Celltrion CEO Seo Jung-Jin

Details of the Ghost Raven Research report highlighted by the online version of Fortune said Celltrion was engaged in a "massive accounting fraud."

The claims, made anonymously, come as a Celltrion-Hospira Remicade biosimilar, Remsima, is approved and sold in Europe and in February, the U.S. FDA's arthritis panel voted in support of approval for the U.S. version as well as for psoriatic arthritis, Crohn's disease, ulcerative colitis and psoriasis. That has helped propel Celltrion to a market value approaching $11 billion. Hospira is now owned by Pfizer ($PFE).

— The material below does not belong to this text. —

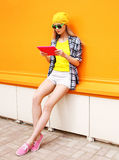 Concepto de la moda y de la tecnología - muchacha bastante fresca elegante Fotos de archivo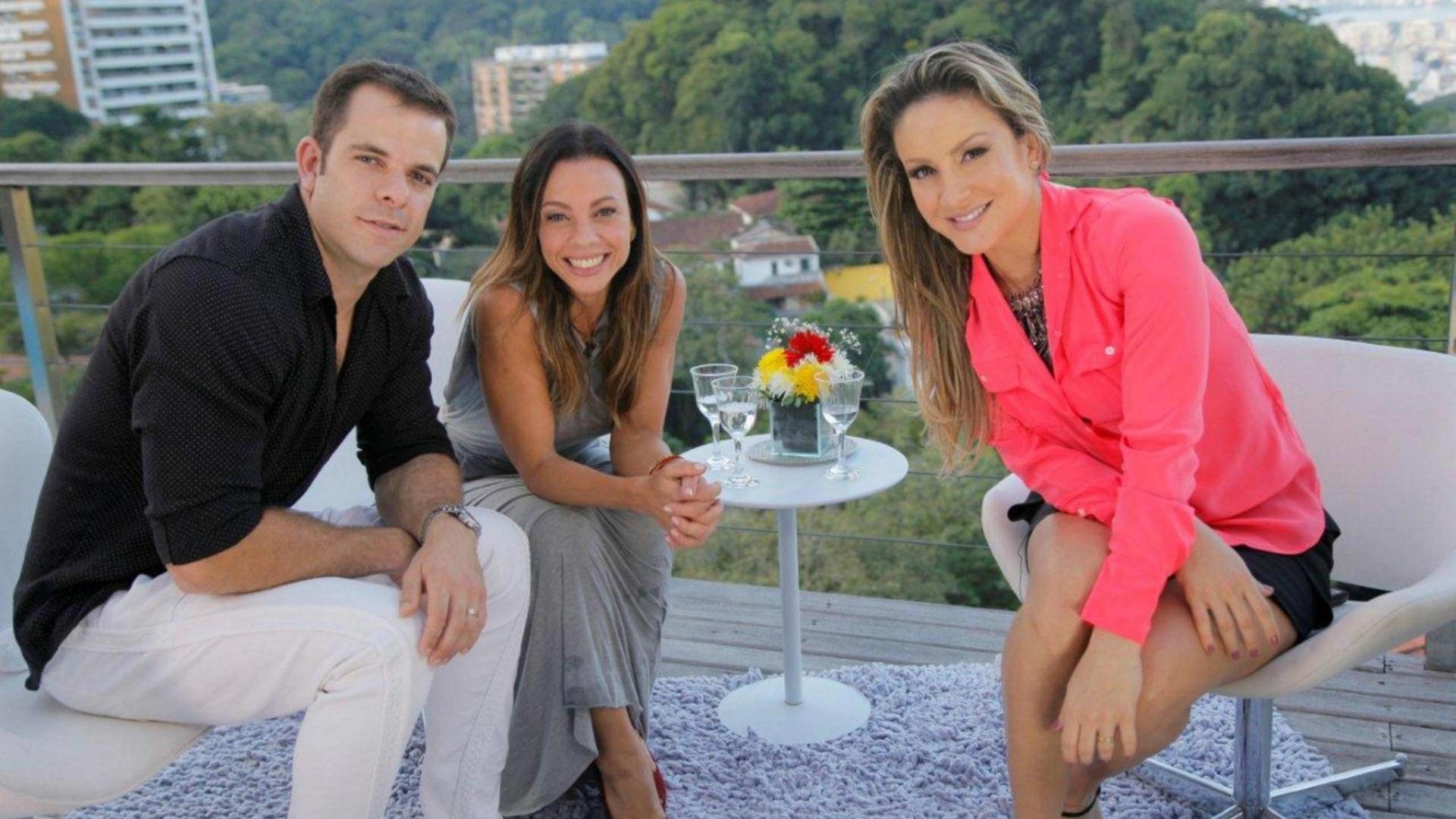 Carla Marins e Hugo Baltazar são entrevistados por Claudia Leitte no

In response, Celltrion released a statement that defended its biosimilar program and suggested the effort to discredit the company's financials was done to make gains by short-selling the shares.

"We believe that the short sellers of Celltrion stocks must have taken huge losses, and they are circulating these false reports to recover their damages," the statement said.

However, the Celltrion statement does not discuss the main contention in the Ghost Raven report, Fortune notes, that the parent company books revenues on sales to a subsidiary that has not been able to report its own figures on direct sales to customers or account for inventories, producing a gap in squaring accounts.

An indirect link was also drawn in the Fortune report over Celltrion's founder and CEO Seo Jung-Jin and the bankruptcy of Daewoo Motor where he worked and left shortly before its collapse.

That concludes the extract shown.